Task to carry out
Reproduce verbatim the portion of the passage below on AI and the customer experience that runs from "Bryson Koehler, Chief" up to and including "web, and paper.".

Passage shown
————————

Leveraging AI to Enhance the Customer Experience
“We all embrace change, until our own world changes,” Joshua Bomba, Chief Information Technology Officer, State Employees’ Credit Union, said of the pushback against automation in UX. “Small, quick wins will build momentum.” Their goal is to move from a one-size-fits-all to a tailored experience. Their biggest challenge, however, is being “top of wallet” with customers who typically use multiple services.
Bryson Koehler, Chief Product, Data, Analytics & Technology Officer, Equifax noted that the company is a range of businesses that goes well beyond credit reporting. It operates in 26 countries and handles about 125,000 reach-outs per day, making it vital for them to use automation across all voice channels, the web, and paper.
There are about 200 regulatory bodies around the world, Koehler noted. Equfax uses automation to assure compliance, combined with on-the-ground tech teams to factor in local nuances for last mile oversight.
Asked about data security, Bomba said, “An army of IT officers could not compete with automation. We need to let the machines do the heavy lifting of mining data.”
Employees are absolutely happier working within automated systems, Koehler said, talking about fostering career trajectories. “We are constantly grooming and growing our workforce, and effectively engaging teams around the world.”
Case Study: Truist
The result of a recent merger between Suntrust and BB&T banks, Truist is leveraging AI in a number of spaces, said Diana Lee Caplinger, Executive Vice President, Head of Enterprise Enablement & Intelligent Automation, Truist. The priority was data extraction and transfer, and organizing the combined workforce to “put everyone on one set of rails,” while presenting a seamless user experience.
Caplinger said they call bots “digital workers” and give them human names. They connect to younger workers – “the ones who don’t even have a checkbook” – with a full, virtual reality lab. Those bots are upping the game for Truist in nontraditional ways. She described their “low dollar chargeback” programming that files fraud claims on behalf of clients. “Most would have been written off. Now, we recoup that through the credit card providers.” Caplinger said, adding. “It’s real money, not credit, so it matters a lot for the bank and our customers.” Asked to divulge how much it amounts to, she responded, “In the millions.”

————————

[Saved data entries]
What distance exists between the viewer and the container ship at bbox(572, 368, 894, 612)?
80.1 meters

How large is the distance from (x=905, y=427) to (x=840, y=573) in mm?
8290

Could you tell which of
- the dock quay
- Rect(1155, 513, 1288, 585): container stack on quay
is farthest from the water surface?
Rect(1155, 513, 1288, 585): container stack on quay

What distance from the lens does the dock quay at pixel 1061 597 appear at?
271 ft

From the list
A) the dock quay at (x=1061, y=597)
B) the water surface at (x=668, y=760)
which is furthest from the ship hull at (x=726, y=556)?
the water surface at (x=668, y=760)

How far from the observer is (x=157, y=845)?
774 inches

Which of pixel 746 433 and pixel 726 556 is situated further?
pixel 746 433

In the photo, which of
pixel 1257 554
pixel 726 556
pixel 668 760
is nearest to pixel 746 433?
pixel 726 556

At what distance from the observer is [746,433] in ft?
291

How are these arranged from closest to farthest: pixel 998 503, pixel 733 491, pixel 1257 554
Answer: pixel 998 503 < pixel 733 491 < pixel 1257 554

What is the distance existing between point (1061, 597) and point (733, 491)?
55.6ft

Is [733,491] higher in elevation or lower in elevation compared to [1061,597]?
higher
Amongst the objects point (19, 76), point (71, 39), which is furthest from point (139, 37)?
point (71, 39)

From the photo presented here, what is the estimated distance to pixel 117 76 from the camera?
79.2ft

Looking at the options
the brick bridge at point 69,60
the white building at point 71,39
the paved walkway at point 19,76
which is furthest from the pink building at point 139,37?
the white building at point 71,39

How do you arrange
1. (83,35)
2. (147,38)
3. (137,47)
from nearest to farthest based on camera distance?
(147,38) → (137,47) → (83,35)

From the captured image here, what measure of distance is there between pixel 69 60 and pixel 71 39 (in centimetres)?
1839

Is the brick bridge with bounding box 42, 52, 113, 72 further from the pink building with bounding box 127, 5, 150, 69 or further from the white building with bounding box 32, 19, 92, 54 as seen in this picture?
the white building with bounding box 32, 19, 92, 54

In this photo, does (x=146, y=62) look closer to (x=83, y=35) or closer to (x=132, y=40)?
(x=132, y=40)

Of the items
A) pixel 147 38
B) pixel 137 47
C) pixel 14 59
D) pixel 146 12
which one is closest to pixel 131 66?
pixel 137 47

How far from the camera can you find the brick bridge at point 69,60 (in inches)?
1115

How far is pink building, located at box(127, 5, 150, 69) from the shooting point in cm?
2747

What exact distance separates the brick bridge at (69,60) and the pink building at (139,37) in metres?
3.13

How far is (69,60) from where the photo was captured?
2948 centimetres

————————

Response below
Bryson Koehler, Chief Product, Data, Analytics & Technology Officer, Equifax noted that the company is a range of businesses that goes well beyond credit reporting. It operates in 26 countries and handles about 125,000 reach-outs per day, making it vital for them to use automation across all voice channels, the web, and paper.